- Saved data entries

Start of Block

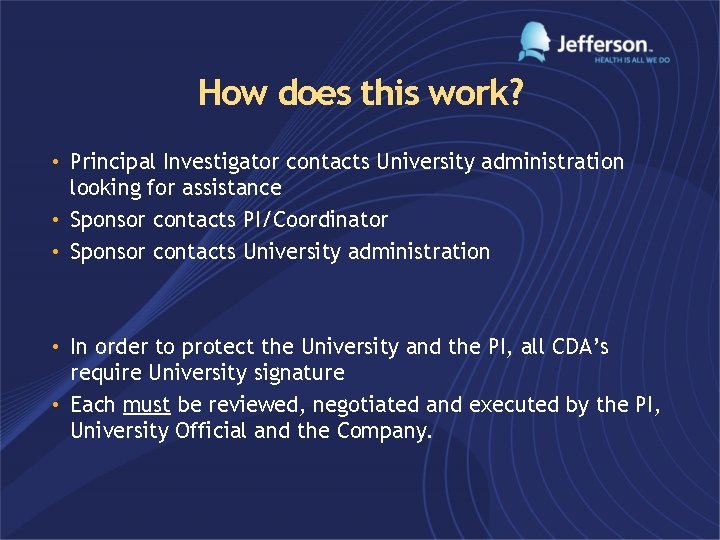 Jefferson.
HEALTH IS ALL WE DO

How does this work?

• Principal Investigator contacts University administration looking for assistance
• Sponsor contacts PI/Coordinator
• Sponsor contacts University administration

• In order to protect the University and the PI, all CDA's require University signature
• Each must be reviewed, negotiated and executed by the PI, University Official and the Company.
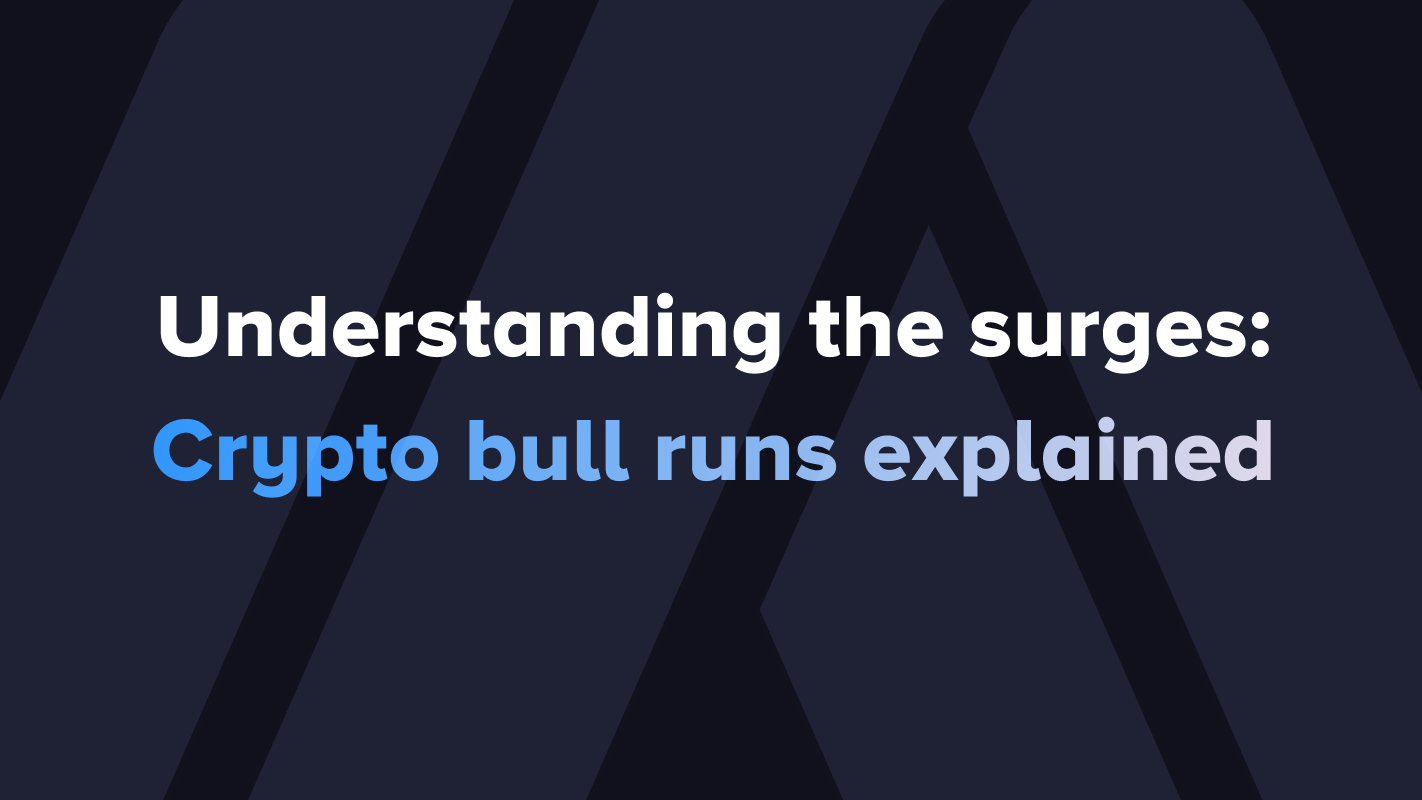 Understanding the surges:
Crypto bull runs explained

End of Block

- TASK TO COMPLETE
From the line containing "How does this work?" down to the final line of the records above, restate every line word for word, add nothing, and skip the pictures.

- RESPONSE AREA
How does this work?

• Principal Investigator contacts University administration looking for assistance
• Sponsor contacts PI/Coordinator
• Sponsor contacts University administration

• In order to protect the University and the PI, all CDA's require University signature
• Each must be reviewed, negotiated and executed by the PI, University Official and the Company.
 Understanding the surges:
Crypto bull runs explained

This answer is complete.